Nunavut searches for new deputy minister of Health and Social Services
The government of Nunavut lost a deputy minister of health and social services last week, while Nunavut Premier Paul Okalik gained a principal secretary.
SEAN McKIBBON
IQALUIT — The Nunavut government has moved its deputy minister of health and social services out of the department before finding a permanent replacement for him.
Ken MacRury will move from his job as deputy minister of Health and Social Services to a new position as deputy minister of Intergovernmental Affairs.
MacRury will also become secretary to the Senior Personnel Secretariat. This secretariat is an administrative unit within the Department of the Executive that helps with the management of senior level employees working for the Government of Nunavut.
Annette Bourgeois, press secretary for the Premier said this secretariattracks the training of ADMs, and helps with the recruiting and hiring of senior personnel within the Nunavut government.
She also said the secretariat handles issues of conflict of interest for former senior employees of the government.
Stepping temporarily into McRury’s shoes at the health department will be Karen Hecks. Hecks has been seconded from the federal government, and had been filling the position of assistant deputy minister of federal-Nunavut relations.
Meanwhile, the Nunavut government will launch a job competition to find a new deputy minister of health and social services.
New principal secretary
The administrative shuffle comes at the same time as a number of other executive moves, including the departure of Paul McKinstry from his position as the special advisor to Jane Stewart, the beleaguered federal minister of Human Resources, for a job as Premier Paul Okalik’s principal secretary.
Stewart’s department is reeling from public outcry over a $1 billion boondoggle that saw lucrative HRDC grants handed out to Liberal backers with little monitoring or control by the federal human resources department.
McKinstry also worked with Stewart while she was minister of Indian Affairs and Northern Development.
“You need to have someone with a broad understanding of what is going on,” Bourgeois said.
McKinstry’s experience with both HRDC and DIAND would certainly help McKinstry in his new role, she said.

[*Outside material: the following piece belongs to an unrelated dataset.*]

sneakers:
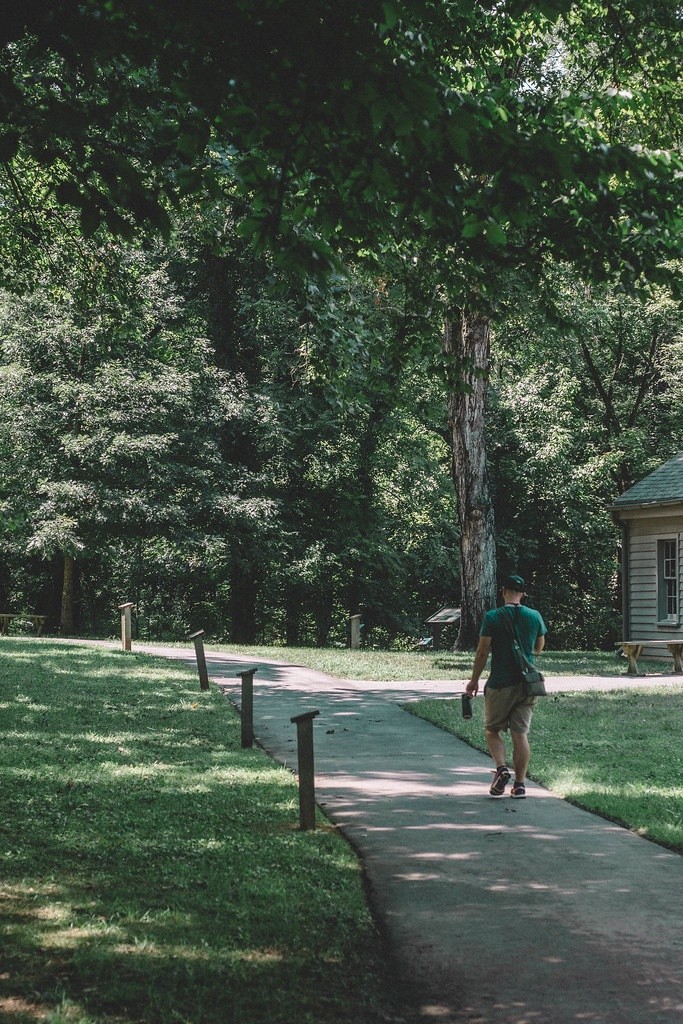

The principle secretary’s job, which is the highest ranking paid political position within the Nunavut premier’s office, has been vacant since last summer, when Joe Kunuk left the job to become deputy minister of Human Resources.
Other Nunavut mandarins changing jobs are Nick Xenos and Jamie Flaherty.
Xenos, who was seconded from the federal government to do work on homelessness for the Nunavut government, will now move to a position as acting policy director within the Department of the Executive and Intergovernmental Affairs.
Flaherty will move from assistant deputy minister of Human Resources to assistant deputy minister of Public Works.